Your objective = Translate into Spanish this sentence from the passage on random acts of marketing below: "Secondly, I’m struck by how easy it is to spot the random acts and yet how difficult it can be to stop them from happening."

Among the “things to stop doing in 2023” listicles circulating on the net, one phrase keeps jumping out at me: Stop random acts of marketing.
Why does it catch my attention?
Mainly because it’s one of my favorite expressions to use with prospects and new clients. It captures the futility of unstructured marketing while bringing a guilty-as-charged smile to their face.
Secondly, I’m struck by how easy it is to spot the random acts and yet how difficult it can be to stop them from happening.
And third, because it makes it onto these listicles by being easy to understand and implement. No complicated theory or tricky skills. And yet … see point two.
In this post I’m going to explain what I mean by random acts of marketing and why I think they are more insidious and difficult to avoid than listicle compilers think.
I’ll also give you some tips on turning random acts into calculated experiments, which is my preferred recipe for success.

Entries shown =
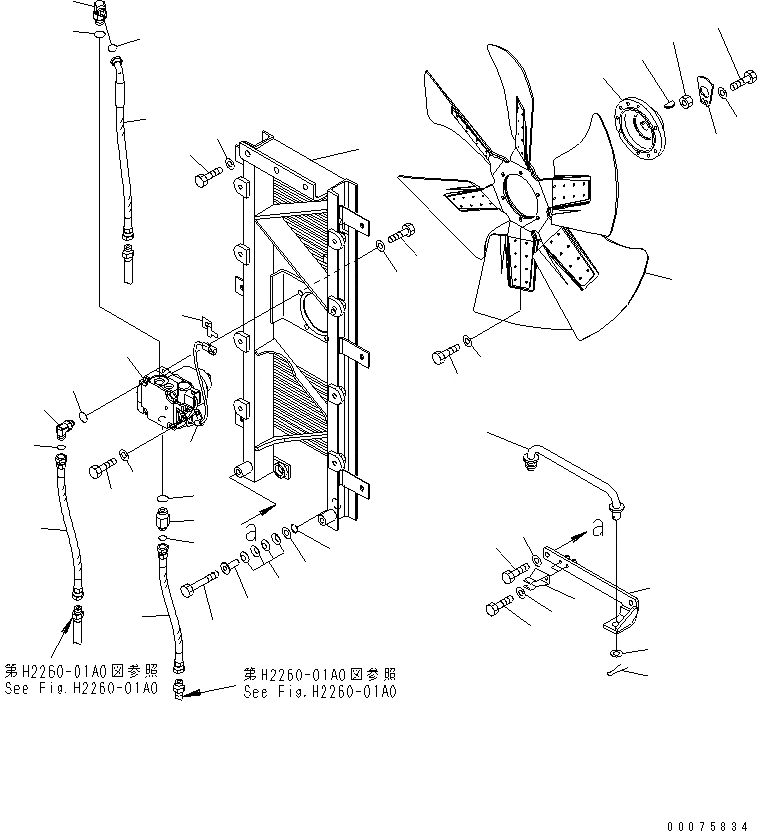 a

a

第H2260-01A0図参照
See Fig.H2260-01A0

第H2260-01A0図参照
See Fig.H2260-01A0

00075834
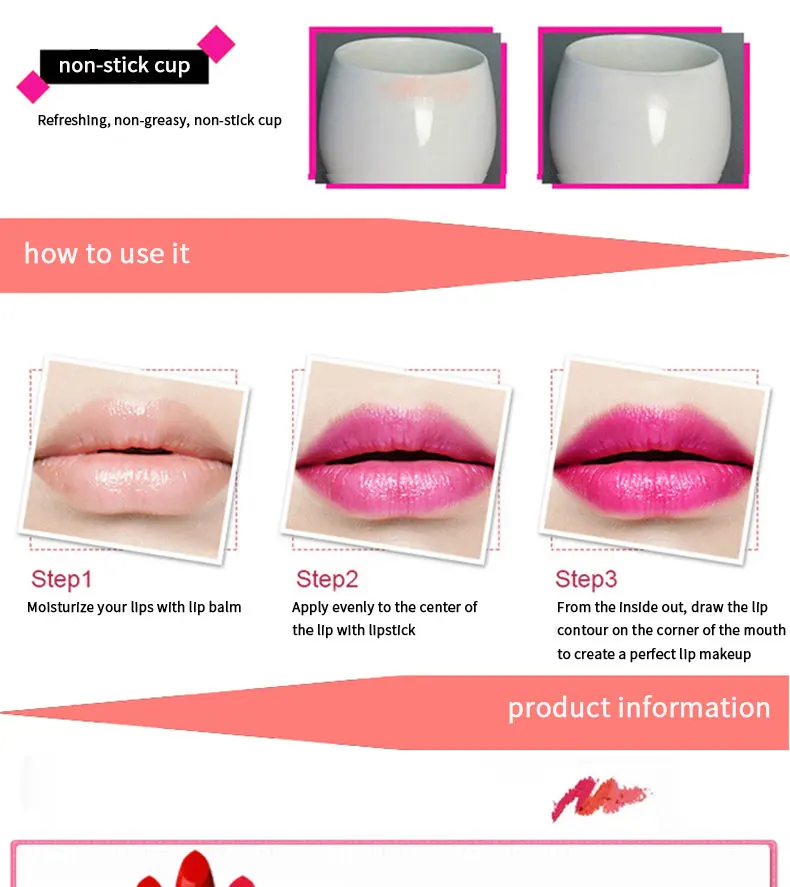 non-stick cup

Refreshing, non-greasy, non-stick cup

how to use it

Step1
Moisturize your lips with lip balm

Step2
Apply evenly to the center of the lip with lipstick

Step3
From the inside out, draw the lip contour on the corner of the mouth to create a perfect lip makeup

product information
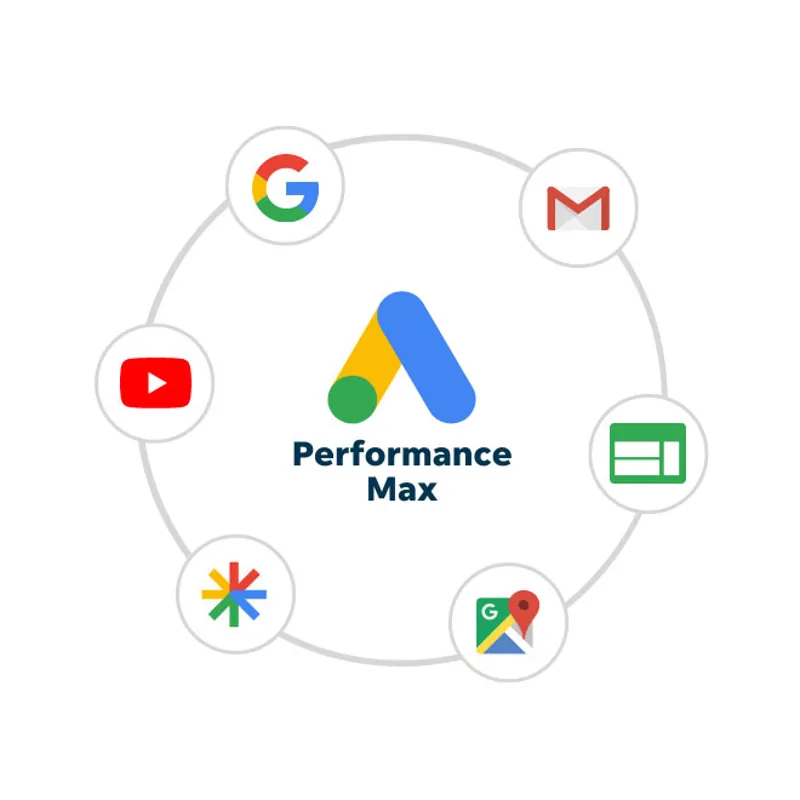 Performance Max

---

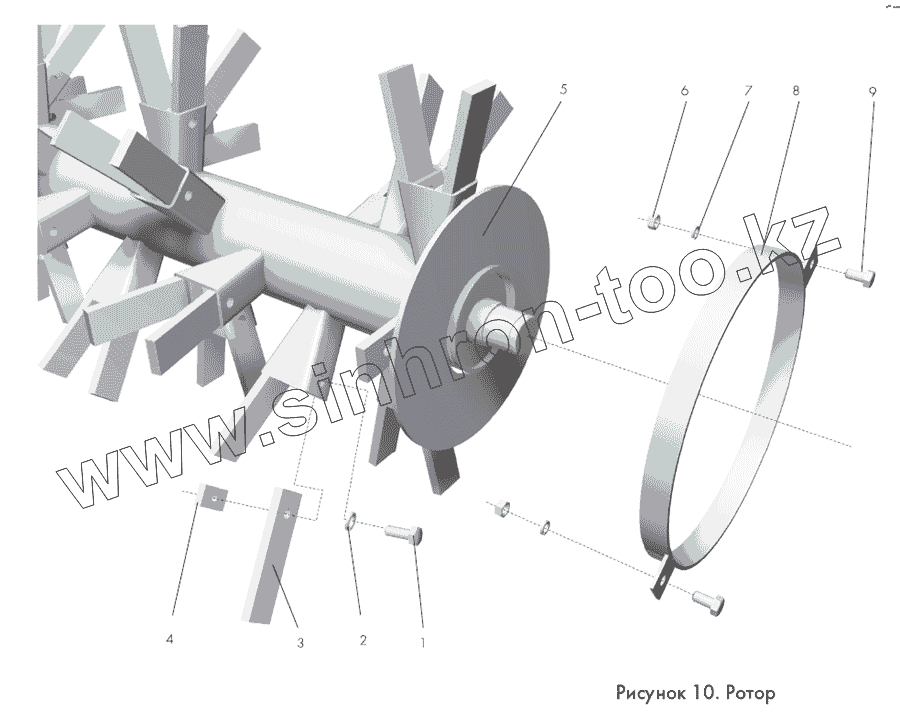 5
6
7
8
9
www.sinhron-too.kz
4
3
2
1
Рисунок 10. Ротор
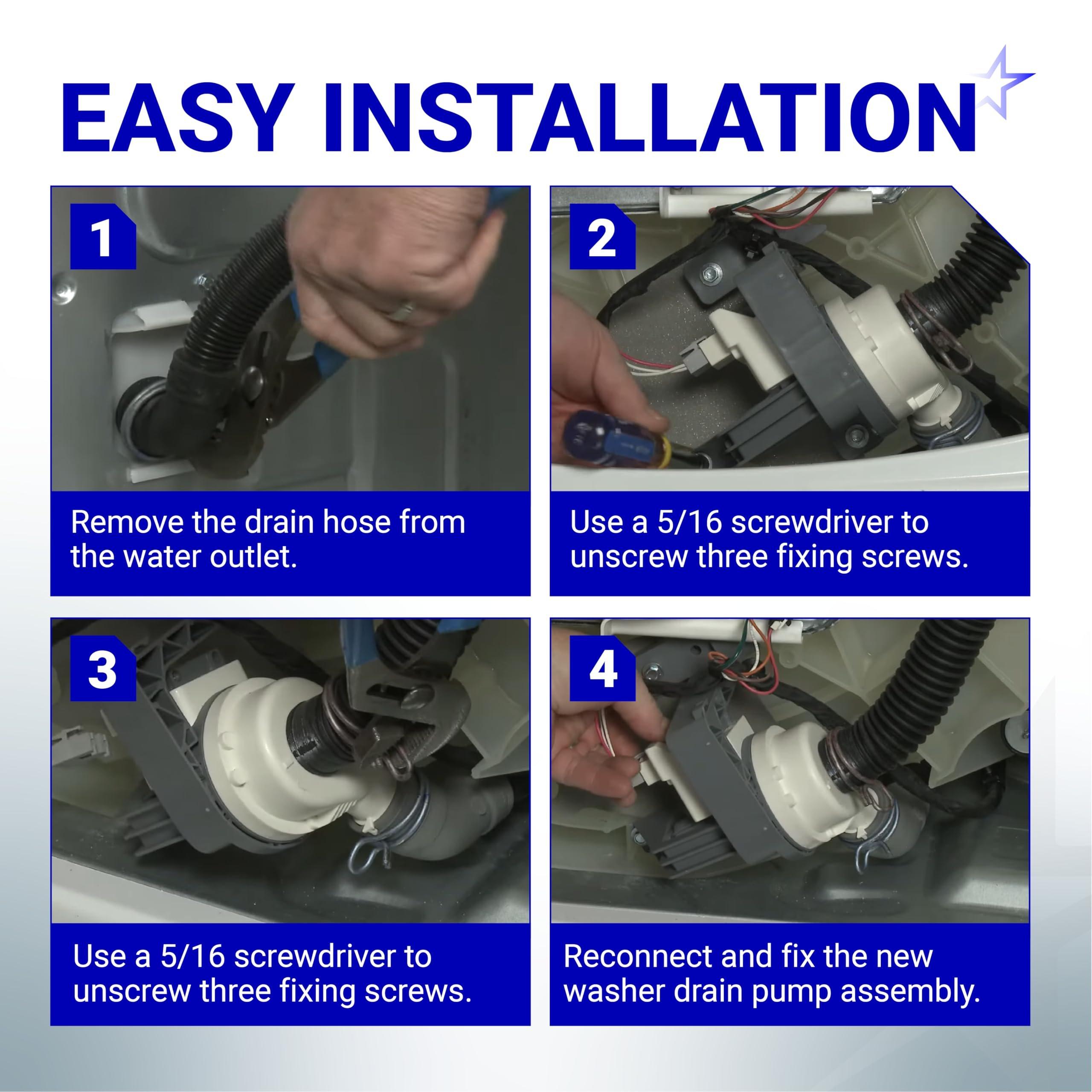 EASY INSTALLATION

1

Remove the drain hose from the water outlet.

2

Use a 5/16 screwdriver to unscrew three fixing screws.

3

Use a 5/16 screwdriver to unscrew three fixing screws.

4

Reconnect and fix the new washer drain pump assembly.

---

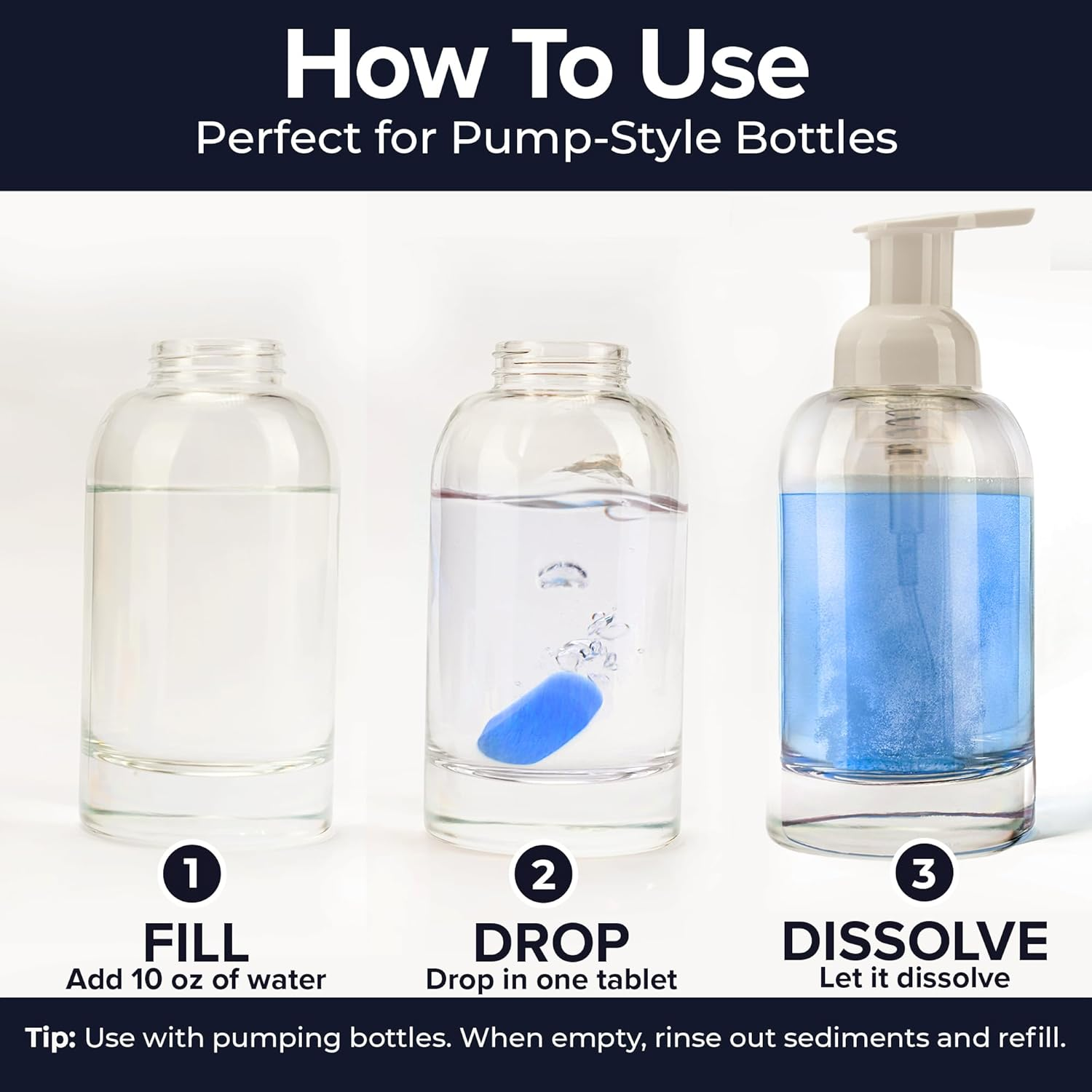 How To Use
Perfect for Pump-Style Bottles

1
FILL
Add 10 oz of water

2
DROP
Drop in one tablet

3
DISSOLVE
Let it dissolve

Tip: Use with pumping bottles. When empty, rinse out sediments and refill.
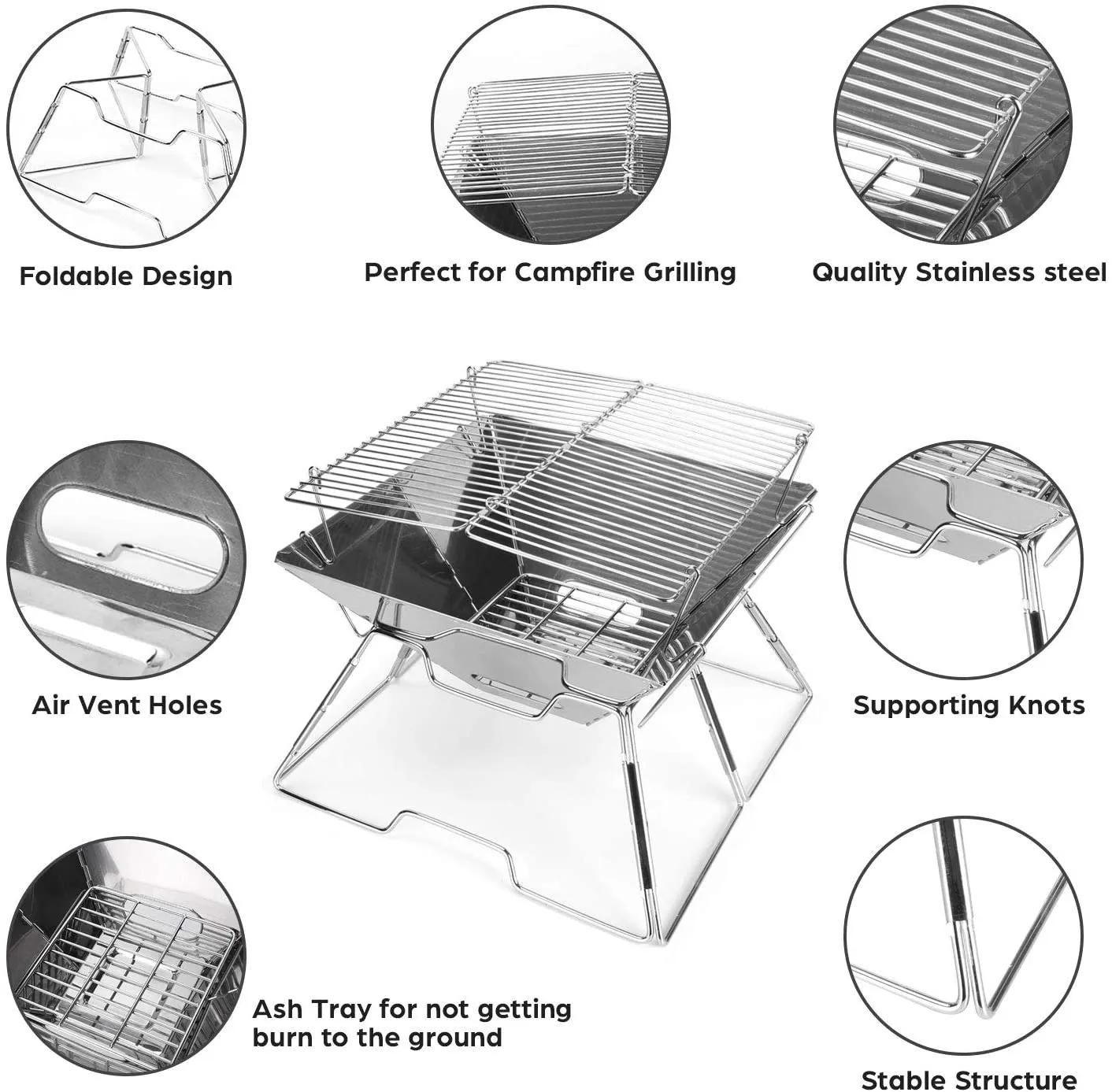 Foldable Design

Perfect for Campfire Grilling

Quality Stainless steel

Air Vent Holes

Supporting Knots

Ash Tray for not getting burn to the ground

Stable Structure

Task response = En segundo lugar, me llama la atención lo fácil que es detectar los actos aleatorios y, sin embargo, lo difícil que puede ser evitar que ocurran.